[[ Material for this exercise open ]]

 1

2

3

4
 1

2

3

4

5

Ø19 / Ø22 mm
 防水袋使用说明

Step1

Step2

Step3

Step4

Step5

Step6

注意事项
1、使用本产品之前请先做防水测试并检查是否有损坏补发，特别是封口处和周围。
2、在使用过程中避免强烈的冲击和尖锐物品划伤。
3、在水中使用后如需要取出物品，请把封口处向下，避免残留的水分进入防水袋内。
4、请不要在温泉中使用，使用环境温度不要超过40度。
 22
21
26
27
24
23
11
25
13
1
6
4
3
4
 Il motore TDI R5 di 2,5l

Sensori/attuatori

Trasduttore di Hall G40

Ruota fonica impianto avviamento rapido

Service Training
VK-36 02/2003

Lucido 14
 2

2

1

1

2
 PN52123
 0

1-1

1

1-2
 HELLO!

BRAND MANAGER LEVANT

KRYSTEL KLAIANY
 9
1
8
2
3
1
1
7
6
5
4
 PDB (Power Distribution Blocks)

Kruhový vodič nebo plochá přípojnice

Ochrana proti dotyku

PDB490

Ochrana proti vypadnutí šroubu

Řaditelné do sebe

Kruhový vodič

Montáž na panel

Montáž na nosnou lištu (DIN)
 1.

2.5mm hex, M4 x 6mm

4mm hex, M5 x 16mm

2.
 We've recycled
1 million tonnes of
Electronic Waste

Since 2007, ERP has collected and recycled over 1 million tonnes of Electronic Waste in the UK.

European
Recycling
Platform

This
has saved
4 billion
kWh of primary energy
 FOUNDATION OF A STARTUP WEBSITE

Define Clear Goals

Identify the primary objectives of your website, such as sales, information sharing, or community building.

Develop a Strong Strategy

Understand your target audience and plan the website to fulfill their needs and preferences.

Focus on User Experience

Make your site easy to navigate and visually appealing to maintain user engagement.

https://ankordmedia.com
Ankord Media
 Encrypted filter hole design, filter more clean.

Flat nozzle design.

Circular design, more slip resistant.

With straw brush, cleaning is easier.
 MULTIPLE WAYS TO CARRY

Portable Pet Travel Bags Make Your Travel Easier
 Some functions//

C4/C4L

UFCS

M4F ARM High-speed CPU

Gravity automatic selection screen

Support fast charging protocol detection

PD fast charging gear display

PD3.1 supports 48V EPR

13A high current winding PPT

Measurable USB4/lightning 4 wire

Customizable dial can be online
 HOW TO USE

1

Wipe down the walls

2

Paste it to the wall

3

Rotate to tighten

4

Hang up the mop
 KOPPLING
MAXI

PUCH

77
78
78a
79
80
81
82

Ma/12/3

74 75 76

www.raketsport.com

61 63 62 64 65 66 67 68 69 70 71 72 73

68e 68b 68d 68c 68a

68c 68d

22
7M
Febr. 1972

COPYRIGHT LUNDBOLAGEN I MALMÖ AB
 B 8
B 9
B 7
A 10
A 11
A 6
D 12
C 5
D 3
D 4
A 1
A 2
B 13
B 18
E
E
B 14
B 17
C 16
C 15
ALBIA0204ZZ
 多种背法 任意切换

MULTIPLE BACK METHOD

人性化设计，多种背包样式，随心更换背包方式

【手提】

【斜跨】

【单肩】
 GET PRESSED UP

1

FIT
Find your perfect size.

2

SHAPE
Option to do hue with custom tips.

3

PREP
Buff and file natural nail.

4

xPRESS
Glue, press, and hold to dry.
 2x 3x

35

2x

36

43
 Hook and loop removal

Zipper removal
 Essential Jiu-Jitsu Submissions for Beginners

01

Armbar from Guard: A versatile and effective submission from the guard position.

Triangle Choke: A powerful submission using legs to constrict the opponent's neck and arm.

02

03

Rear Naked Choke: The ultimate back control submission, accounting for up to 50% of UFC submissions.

[[ Material for this exercise closed ]]

Please copy the data above in its entirety, exactly as written.

 1

2

3

4
 1

2

3

4

5

Ø19 / Ø22 mm
 防水袋使用说明

Step1

Step2

Step3

Step4

Step5

Step6

注意事项
1、使用本产品之前请先做防水测试并检查是否有损坏补发，特别是封口处和周围。
2、在使用过程中避免强烈的冲击和尖锐物品划伤。
3、在水中使用后如需要取出物品，请把封口处向下，避免残留的水分进入防水袋内。
4、请不要在温泉中使用，使用环境温度不要超过40度。
 22
21
26
27
24
23
11
25
13
1
6
4
3
4
 Il motore TDI R5 di 2,5l

Sensori/attuatori

Trasduttore di Hall G40

Ruota fonica impianto avviamento rapido

Service Training
VK-36 02/2003

Lucido 14
 2

2

1

1

2
 PN52123
 0

1-1

1

1-2
 HELLO!

BRAND MANAGER LEVANT

KRYSTEL KLAIANY
 9
1
8
2
3
1
1
7
6
5
4
 PDB (Power Distribution Blocks)

Kruhový vodič nebo plochá přípojnice

Ochrana proti dotyku

PDB490

Ochrana proti vypadnutí šroubu

Řaditelné do sebe

Kruhový vodič

Montáž na panel

Montáž na nosnou lištu (DIN)
 1.

2.5mm hex, M4 x 6mm

4mm hex, M5 x 16mm

2.
 We've recycled
1 million tonnes of
Electronic Waste

Since 2007, ERP has collected and recycled over 1 million tonnes of Electronic Waste in the UK.

European
Recycling
Platform

This
has saved
4 billion
kWh of primary energy
 FOUNDATION OF A STARTUP WEBSITE

Define Clear Goals

Identify the primary objectives of your website, such as sales, information sharing, or community building.

Develop a Strong Strategy

Understand your target audience and plan the website to fulfill their needs and preferences.

Focus on User Experience

Make your site easy to navigate and visually appealing to maintain user engagement.

https://ankordmedia.com
Ankord Media
 Encrypted filter hole design, filter more clean.

Flat nozzle design.

Circular design, more slip resistant.

With straw brush, cleaning is easier.
 MULTIPLE WAYS TO CARRY

Portable Pet Travel Bags Make Your Travel Easier
 Some functions//

C4/C4L

UFCS

M4F ARM High-speed CPU

Gravity automatic selection screen

Support fast charging protocol detection

PD fast charging gear display

PD3.1 supports 48V EPR

13A high current winding PPT

Measurable USB4/lightning 4 wire

Customizable dial can be online
 HOW TO USE

1

Wipe down the walls

2

Paste it to the wall

3

Rotate to tighten

4

Hang up the mop
 KOPPLING
MAXI

PUCH

77
78
78a
79
80
81
82

Ma/12/3

74 75 76

www.raketsport.com

61 63 62 64 65 66 67 68 69 70 71 72 73

68e 68b 68d 68c 68a

68c 68d

22
7M
Febr. 1972

COPYRIGHT LUNDBOLAGEN I MALMÖ AB
 B 8
B 9
B 7
A 10
A 11
A 6
D 12
C 5
D 3
D 4
A 1
A 2
B 13
B 18
E
E
B 14
B 17
C 16
C 15
ALBIA0204ZZ
 多种背法 任意切换

MULTIPLE BACK METHOD

人性化设计，多种背包样式，随心更换背包方式

【手提】

【斜跨】

【单肩】
 GET PRESSED UP

1

FIT
Find your perfect size.

2

SHAPE
Option to do hue with custom tips.

3

PREP
Buff and file natural nail.

4

xPRESS
Glue, press, and hold to dry.
 2x 3x

35

2x

36

43
 Hook and loop removal

Zipper removal
 Essential Jiu-Jitsu Submissions for Beginners

01

Armbar from Guard: A versatile and effective submission from the guard position.

Triangle Choke: A powerful submission using legs to constrict the opponent's neck and arm.

02

03

Rear Naked Choke: The ultimate back control submission, accounting for up to 50% of UFC submissions.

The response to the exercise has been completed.